Para Cristiane Hayashi, coordenadora de Marketing da FPP, a iniciativa contribui para um verão mais seguro para todos. “O objetivo da FPP é ajudar a diminuir os índices de afogamento através de ações de prevenção, com informações a sociedade, aliadas a ações com a equipe do Corpo de Bombeiros, que está a frente nestes salvamentos.Nosso papel é ajudar a corporação a cumprir o seu tão importante papel que é o de salvar vidas, e que está em consonância a nossa missão”, disse.

“A iniciativa de apoiar o corpo de bombeiros na operação verão surgiu de uma conversa com o Prof. João Claudio Campos Pereira, Professor de Medicina da FPP e Diretor Médico do SAMU Litoral, que nos contou sobre o intenso trabalho de todas as equipes envolvidas na operação para salvar vidas de vítimas de afogamento. Um trabalho importantíssimo, pois os números são alarmantes, um exemplo é que a segunda maior causa de morte de crianças de 1 a 4 anos de idade por trauma, é o afogamento”, complementa Cristiane.

Além dos materiais visuais também foram entregues 60 lycras para o projeto Surf Salva, que capacita surfistas para que possam auxiliar os Guarda-Vidas no atendimento de vítimas. “A Operação Verão termina oficialmente no dia 1°de março, então boa parte dos postos de guarda-vidas serão fechados, consequentemente reduzindo o número do nosso efetivo.
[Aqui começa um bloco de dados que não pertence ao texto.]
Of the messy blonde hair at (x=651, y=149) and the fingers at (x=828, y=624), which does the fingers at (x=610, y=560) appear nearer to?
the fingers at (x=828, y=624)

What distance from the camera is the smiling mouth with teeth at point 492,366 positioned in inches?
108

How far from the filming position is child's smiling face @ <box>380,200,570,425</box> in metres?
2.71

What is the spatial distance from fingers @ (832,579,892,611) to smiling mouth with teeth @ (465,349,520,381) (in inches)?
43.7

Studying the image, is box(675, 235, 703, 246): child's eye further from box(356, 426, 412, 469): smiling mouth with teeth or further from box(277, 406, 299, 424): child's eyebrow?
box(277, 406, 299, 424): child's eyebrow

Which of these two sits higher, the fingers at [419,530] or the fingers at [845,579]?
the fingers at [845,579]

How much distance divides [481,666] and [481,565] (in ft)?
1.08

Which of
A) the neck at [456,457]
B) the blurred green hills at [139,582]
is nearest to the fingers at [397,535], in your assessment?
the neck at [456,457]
Por tanto, a presença destes surfistas é fundamental”, afirma o Major Jonas Benghi Pinto.

Operação Verão 2020

Desde o início da Operação foram registrados quatro afogamentos no nosso litoral. Os números mostram uma queda nas ocorrências deste tipo em relação ao mesmo período de 2019, num comparativo houve uma queda de 70% no número de mortes por afogamento no primeiro mês de operação. O estado vem na contramão do restante do país, os números de afogamentos em estados como Rio de Janeiro, Santa Catarina e São Paulo, por exemplo,  já são três vezes maior do que a média de todo o ano passado.

Menor tempo de exposição e maior conscientização por parte da população estão entre os fatores que, segundo o Major, justificam essa redução. Além disso, neste ano o Batalhão da Polícia Militar de Operações Aéreas promoveu algumas novidades operacionais visando a redução no número de ocorrências, como heliponto próprio e rampa de acesso ao Pronto Socorro de Matinhos.
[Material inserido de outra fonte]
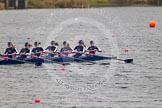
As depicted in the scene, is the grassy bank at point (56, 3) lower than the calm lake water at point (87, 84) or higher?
higher

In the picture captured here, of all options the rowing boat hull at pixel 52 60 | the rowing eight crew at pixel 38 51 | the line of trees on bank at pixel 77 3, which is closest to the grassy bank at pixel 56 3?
the line of trees on bank at pixel 77 3

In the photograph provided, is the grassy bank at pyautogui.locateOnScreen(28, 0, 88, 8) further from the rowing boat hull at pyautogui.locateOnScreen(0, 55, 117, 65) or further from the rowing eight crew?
the rowing boat hull at pyautogui.locateOnScreen(0, 55, 117, 65)

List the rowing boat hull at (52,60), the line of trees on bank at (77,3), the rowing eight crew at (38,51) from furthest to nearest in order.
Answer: the line of trees on bank at (77,3) < the rowing eight crew at (38,51) < the rowing boat hull at (52,60)

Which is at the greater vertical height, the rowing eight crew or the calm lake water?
the rowing eight crew

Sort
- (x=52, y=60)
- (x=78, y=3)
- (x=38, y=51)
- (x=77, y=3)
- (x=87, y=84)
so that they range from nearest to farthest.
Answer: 1. (x=87, y=84)
2. (x=52, y=60)
3. (x=38, y=51)
4. (x=77, y=3)
5. (x=78, y=3)

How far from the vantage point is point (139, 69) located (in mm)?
50344

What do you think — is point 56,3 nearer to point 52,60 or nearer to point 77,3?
point 77,3

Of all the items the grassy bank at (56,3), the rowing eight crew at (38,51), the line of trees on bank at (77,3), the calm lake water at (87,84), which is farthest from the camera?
the line of trees on bank at (77,3)

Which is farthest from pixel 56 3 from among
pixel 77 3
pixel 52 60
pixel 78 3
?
pixel 52 60

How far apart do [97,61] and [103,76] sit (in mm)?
6001

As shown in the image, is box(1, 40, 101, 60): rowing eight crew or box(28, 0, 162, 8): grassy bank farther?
box(28, 0, 162, 8): grassy bank

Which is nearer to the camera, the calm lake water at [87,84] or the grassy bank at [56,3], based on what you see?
the calm lake water at [87,84]

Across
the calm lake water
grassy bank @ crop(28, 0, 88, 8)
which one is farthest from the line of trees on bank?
the calm lake water

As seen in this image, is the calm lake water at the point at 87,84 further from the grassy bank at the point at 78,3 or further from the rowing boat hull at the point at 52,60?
the grassy bank at the point at 78,3
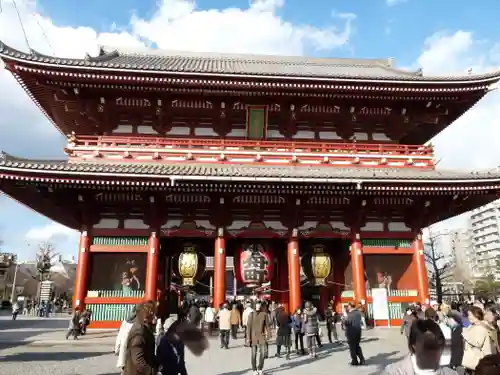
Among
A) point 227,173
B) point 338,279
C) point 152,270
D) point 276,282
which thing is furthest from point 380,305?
point 152,270

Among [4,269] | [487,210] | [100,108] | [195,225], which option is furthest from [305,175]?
[487,210]

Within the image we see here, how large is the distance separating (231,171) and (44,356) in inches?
350

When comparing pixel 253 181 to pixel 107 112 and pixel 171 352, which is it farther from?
Result: pixel 171 352

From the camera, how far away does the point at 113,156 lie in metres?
16.6

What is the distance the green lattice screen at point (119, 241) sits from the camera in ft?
53.5

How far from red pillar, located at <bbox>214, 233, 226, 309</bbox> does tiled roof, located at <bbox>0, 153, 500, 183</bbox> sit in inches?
129

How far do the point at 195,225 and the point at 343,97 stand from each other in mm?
9040

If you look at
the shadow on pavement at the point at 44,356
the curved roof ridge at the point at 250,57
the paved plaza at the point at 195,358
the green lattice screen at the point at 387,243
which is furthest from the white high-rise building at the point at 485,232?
the shadow on pavement at the point at 44,356

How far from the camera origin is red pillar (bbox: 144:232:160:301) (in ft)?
51.1

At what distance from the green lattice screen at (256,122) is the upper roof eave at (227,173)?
2.33 metres

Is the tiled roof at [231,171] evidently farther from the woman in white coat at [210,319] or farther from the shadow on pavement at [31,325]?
the shadow on pavement at [31,325]

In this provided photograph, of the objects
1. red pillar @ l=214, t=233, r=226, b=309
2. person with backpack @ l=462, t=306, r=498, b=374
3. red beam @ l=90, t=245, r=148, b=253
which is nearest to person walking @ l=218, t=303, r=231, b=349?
red pillar @ l=214, t=233, r=226, b=309

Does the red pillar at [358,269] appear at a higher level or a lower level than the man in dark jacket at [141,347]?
higher

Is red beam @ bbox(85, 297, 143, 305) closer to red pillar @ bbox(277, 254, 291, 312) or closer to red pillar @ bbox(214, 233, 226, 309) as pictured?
red pillar @ bbox(214, 233, 226, 309)
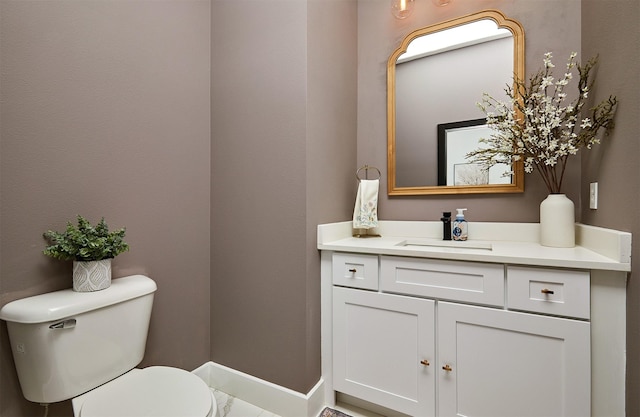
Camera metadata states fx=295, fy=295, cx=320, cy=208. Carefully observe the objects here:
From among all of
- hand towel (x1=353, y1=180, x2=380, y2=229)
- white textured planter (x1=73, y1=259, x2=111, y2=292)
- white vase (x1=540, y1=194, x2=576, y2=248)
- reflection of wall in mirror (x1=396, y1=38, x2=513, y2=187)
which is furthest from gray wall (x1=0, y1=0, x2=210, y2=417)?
white vase (x1=540, y1=194, x2=576, y2=248)

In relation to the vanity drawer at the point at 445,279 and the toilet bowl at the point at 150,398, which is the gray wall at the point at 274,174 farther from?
the toilet bowl at the point at 150,398

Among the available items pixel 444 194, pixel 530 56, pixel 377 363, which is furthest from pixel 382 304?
pixel 530 56

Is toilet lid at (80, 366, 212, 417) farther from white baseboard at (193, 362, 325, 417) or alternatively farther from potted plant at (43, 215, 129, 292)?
white baseboard at (193, 362, 325, 417)

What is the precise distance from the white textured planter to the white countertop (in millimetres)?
908

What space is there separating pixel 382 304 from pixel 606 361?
774 millimetres

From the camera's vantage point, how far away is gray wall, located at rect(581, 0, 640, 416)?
0.92 m

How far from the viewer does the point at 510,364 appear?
1.12 metres

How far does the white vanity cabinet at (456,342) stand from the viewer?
1.05 meters

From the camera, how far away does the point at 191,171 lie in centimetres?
163

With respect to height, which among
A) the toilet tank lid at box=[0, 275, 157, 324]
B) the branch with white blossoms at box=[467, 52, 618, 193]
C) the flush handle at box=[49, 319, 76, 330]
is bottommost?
the flush handle at box=[49, 319, 76, 330]

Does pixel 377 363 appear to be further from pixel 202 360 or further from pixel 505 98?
pixel 505 98

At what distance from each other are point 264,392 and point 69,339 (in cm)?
92

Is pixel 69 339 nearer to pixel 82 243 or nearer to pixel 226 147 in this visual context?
pixel 82 243

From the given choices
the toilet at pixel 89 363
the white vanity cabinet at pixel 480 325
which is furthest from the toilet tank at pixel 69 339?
the white vanity cabinet at pixel 480 325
Neste ano também foram realizadas operações noturnas, as ações estão sendo realizadas de sexta-feira a domingo em eventos com grande concentração de pessoas. As decolagens partem de três locais pré-estabelecidos nos municípios de Matinhos, Guaratuba e Paranaguá. “O voo noturno é essencial para o serviço de emergência, visto que não existe hora certa para a ocorrência que necessite de intervenção de equipe especializada”, afirma Tenente e Relações Públicas da Operação, Maikon Correa.
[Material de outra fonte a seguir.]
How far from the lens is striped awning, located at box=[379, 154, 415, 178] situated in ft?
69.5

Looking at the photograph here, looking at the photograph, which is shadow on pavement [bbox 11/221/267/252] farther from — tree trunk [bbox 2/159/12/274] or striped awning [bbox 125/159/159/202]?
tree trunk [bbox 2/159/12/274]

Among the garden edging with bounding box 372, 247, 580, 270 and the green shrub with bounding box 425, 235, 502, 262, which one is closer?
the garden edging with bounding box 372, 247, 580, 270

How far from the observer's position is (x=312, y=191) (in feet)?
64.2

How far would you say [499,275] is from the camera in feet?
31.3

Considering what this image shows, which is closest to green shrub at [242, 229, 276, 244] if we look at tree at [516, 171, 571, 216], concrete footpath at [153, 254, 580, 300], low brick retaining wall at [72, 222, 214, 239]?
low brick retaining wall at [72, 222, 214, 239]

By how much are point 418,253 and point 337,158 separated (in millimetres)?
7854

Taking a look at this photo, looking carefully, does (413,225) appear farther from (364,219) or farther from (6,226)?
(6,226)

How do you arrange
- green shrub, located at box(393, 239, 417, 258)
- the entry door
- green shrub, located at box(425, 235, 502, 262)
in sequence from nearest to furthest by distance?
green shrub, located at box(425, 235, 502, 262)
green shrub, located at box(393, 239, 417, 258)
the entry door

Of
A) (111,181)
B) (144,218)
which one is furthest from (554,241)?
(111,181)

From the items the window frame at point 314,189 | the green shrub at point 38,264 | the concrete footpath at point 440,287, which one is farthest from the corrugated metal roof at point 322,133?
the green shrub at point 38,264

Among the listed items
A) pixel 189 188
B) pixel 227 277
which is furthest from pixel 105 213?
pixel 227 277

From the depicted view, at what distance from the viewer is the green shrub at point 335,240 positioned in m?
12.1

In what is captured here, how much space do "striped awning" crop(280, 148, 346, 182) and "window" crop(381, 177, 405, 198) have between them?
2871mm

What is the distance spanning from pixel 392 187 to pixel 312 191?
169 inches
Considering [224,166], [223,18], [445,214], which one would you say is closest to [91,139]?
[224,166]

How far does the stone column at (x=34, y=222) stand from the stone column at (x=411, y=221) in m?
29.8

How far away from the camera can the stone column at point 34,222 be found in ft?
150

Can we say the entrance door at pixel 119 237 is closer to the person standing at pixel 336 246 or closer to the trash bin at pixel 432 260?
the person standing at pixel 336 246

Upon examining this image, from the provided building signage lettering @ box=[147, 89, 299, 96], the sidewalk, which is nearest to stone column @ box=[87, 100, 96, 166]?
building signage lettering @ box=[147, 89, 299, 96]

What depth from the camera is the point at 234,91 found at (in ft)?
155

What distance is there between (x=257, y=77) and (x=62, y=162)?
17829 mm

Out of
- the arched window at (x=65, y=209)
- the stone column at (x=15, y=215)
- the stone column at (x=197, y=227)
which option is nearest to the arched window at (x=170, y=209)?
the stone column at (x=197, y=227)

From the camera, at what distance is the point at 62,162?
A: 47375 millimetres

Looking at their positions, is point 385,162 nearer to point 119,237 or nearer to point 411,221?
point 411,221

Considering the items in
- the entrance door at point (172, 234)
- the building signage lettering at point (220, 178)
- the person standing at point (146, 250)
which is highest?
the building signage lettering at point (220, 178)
Para o diretor médico do Serviço de Atendimento Móvel de Urgência (SAMU) do litoral e docente da FPP, João Cláudio Campos, neste primeiro momento os voos noturnos estão funcionando como um “teste” para as próximas operações. “Esse serviço é relevante, pois existe a necessidade de darmos suporte à população, também neste período. Durante a noite o trabalho exige mais atenção pelas diferenças operacionais. Nosso primeiro plantão noturno foi bem sucedido e estudaremos a possibilidade de realizar esse trabalho noturno no próximo ano”, explica.